**Given text**
About thecentral frequancy

[HT.T]

Dear Craig

  

      When I analyze the spectrum of the direct wave, I find that the frequency of the spectrum center, that is, the center frequency is different from the detection frequency. For example, 

when the detection frequency is 900 MHz, the spectrum analysis of the direct wave shows that the center frequency is about 1000 MHz, and when the distance between the receiving 

and transmitting antennas is very close, it is even higher than 1000 MHz. What is the reason for this。

 

                                                                                                                                                                                                                                                                                       HT.T

this is my code

#domain: 0.6 0.6 0.002 

#dx_dy_dz: 0.002 0.002 0.002

#time_window: 40e-9

#waveform: ricker 10 1200e6 my_ricker

#hertzian_dipole: z 0.3 0.30 0.001 my_ricker

#rx: 0.9 0.30 0.001

#src_steps: 0.01 0 0

#rx_steps: -0.01 0 0

#geometry_view: 0 0 0 1.2 0.6 0.002 0.002 0.002 0.002  free_space  n

[Antonis Giannopoulos]

Your inout file has an error in the #rx: command but even if you fix this you will get discrepancies in the frequency analysis. There are few reasons that you get this.

**Data segment**
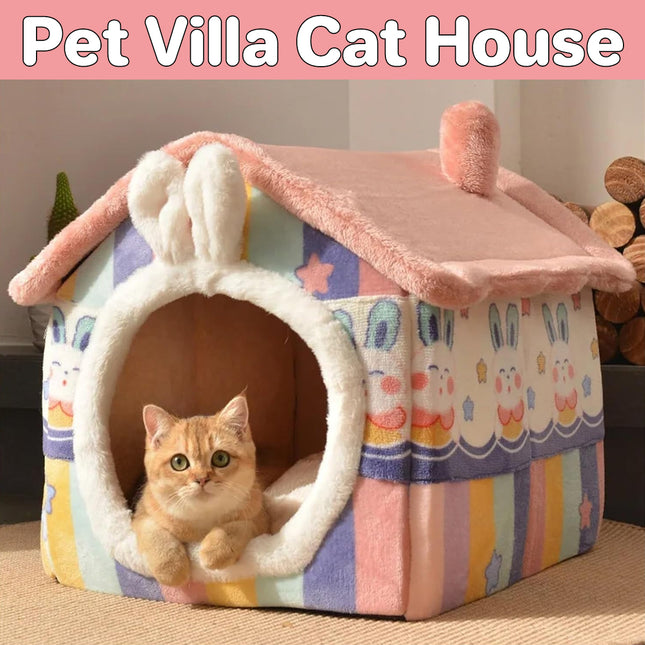 Cat Bed Dog House Pet Villa Kitten Shelter Soft Comfortable Indoor Pet Home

**Complete the following**
A - Answer these from the center-frequency thread:
(i) In the poster's example, what center frequency does spectrum analysis of the direct wave show for a 900 MHz detection frequency?
(ii) What time window does the posted code set?
(iii) Which command does the reply say contains an error?
B - In one to three sentences, explain what the poster in the center-frequency thread offers as grounds for saying the center frequency differs from the detection frequency.
C - Please carry on the center-frequency thread, starting right after its final sentence.

**Responses in order**
A -
(i) About 1000 MHz.
(ii) 40e-9.
(iii) The #rx: command.

B - The poster gives an example. With a detection frequency of 900 MHz, spectrum analysis of the direct wave shows a center frequency of about 1000 MHz. When the receiving and transmitting antennas are very close, it is even higher than 1000 MHz.

C -
The first and most important one has to do with the actual electromagnetic model. When solving a 2D problem you are using a Line Source which is infinite long. The impulse response of this source is not finite and this is what is causing the different effect in the frequency of the response as you see it. Your result is the convolution of this solution with your excitation and hence is affected by the nature of the impulse response in this way. You can test this with the analytical solution as it will agree with gprMax. However, you need to be careful as in 2D is the solution of a line source and not a dipole source.

In gprMax when you are doing a 2D simulation and you are using a #hertzian_dipole: you are actually using a line source. If you are doing a 3D simulation you are using a dipole source.

If you do this experiment in 3D you will see that the frequency is not changing (if no other errors are there) as the impulse response (i.e. the Green's function) is of a finite duration. 

The other error that you need to be careful off (not so much here but it is something to remember) is to have appropriate frequency resolution. For 40 nanoseconds time window your frequency resolution is 25MHz so your FFT bins are a bit broad and you can be +/- around there in determining your peak frequency.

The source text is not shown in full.